• Brief A: In the piano action text, what is knuckle friction said to be roughly proportional to?
• Brief B: Reproduce the passage of the piano action text that starts with "If you add weight" and goes on through "the decision. :-)".

• Text provided:
I would say that the 50/20 is a guideline, not an ideal. 50/25 would still be a very good playing piano - as long as the mass is not too high. I have played actions that had 10 grams of friction before (equivalent to 50/30), and they performed very well.

If the overall action mass is low, then the friction can also be low and still be under control by the pianist. If the mass is high, more friction is needed to keep the parts from bouncing around too much and being out of control. Remember my little film of the jack at the PTG meeting the other night - that concept applies for overall action mass as well.

If you add weight to the hammer, the friction will also go up a little, so the upweight will not move as much as the downweight. The knuckle friction is very reactive, and is roughly proportional to the hammer weight (along with other things like skin material and the top surface of the rep lever and jack, etc).

With light hammers, if the tone is good I would remove lead from the keys. The friction will stay about the same, and the action will be feel heavier in soft playing but should be quick and responsive. This might give the effect of brightening the tone a bit, so that may 'weigh in' on the decision. :-)

• Data excerpts:
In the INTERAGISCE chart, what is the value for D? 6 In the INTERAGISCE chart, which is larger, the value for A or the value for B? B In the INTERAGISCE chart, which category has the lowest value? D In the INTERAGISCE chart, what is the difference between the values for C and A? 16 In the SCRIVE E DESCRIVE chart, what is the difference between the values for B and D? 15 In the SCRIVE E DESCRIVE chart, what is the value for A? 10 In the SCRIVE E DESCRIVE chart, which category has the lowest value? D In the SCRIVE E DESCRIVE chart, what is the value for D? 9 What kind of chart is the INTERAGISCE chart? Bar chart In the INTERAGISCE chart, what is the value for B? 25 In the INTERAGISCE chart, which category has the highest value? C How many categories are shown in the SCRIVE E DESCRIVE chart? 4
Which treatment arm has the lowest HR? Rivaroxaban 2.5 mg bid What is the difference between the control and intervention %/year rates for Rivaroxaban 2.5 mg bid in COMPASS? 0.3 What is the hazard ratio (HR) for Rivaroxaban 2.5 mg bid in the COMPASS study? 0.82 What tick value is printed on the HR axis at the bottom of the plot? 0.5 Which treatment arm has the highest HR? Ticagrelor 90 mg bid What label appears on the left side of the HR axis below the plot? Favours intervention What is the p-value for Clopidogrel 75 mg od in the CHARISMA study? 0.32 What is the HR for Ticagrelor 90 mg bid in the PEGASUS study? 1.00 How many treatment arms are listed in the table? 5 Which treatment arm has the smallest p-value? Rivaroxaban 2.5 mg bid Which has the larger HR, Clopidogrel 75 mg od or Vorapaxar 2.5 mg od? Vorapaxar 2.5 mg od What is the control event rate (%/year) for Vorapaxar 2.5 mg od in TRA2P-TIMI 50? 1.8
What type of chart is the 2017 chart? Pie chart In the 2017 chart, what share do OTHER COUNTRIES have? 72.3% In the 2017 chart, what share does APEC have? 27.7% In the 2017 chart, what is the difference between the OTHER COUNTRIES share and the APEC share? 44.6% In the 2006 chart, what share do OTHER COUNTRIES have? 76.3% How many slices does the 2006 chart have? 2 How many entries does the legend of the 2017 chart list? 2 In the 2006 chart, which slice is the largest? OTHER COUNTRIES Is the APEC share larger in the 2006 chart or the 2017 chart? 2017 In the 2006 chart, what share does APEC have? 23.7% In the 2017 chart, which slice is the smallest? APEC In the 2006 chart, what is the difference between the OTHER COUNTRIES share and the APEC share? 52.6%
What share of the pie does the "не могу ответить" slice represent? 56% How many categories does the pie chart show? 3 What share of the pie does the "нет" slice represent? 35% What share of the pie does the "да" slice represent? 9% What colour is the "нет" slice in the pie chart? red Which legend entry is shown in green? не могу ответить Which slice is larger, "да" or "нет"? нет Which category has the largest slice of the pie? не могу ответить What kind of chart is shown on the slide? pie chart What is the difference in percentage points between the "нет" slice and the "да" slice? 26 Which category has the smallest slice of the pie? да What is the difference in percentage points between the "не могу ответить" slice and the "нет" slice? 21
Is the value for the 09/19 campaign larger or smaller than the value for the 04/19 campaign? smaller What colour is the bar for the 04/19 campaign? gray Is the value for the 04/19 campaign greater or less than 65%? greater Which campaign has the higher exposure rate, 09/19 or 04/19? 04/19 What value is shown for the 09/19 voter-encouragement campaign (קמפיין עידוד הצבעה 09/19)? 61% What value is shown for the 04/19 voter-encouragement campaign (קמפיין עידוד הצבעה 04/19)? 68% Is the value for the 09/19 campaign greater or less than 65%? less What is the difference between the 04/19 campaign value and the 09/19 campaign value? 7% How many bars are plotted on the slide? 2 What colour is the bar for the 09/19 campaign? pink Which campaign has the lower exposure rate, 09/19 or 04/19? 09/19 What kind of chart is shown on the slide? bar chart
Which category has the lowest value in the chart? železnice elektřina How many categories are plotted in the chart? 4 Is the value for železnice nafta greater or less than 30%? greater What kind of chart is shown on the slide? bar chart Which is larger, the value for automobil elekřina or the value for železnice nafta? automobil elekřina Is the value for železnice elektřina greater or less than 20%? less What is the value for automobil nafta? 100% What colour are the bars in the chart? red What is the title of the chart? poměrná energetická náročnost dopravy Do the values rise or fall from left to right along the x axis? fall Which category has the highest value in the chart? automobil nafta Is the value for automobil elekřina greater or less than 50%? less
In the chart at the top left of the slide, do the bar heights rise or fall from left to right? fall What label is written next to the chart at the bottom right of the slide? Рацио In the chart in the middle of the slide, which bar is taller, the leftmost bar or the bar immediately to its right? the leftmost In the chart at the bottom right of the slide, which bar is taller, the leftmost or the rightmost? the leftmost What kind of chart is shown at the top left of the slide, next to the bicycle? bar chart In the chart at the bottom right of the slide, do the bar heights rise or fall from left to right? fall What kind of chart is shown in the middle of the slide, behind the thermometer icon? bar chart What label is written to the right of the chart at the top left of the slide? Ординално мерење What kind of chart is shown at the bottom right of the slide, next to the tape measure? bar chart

• Answer A: The hammer weight.

• Answer B:
If you add weight to the hammer, the friction will also go up a little, so the upweight will not move as much as the downweight. The knuckle friction is very reactive, and is roughly proportional to the hammer weight (along with other things like skin material and the top surface of the rep lever and jack, etc).

With light hammers, if the tone is good I would remove lead from the keys. The friction will stay about the same, and the action will be feel heavier in soft playing but should be quick and responsive. This might give the effect of brightening the tone a bit, so that may 'weigh in' on the decision. :-)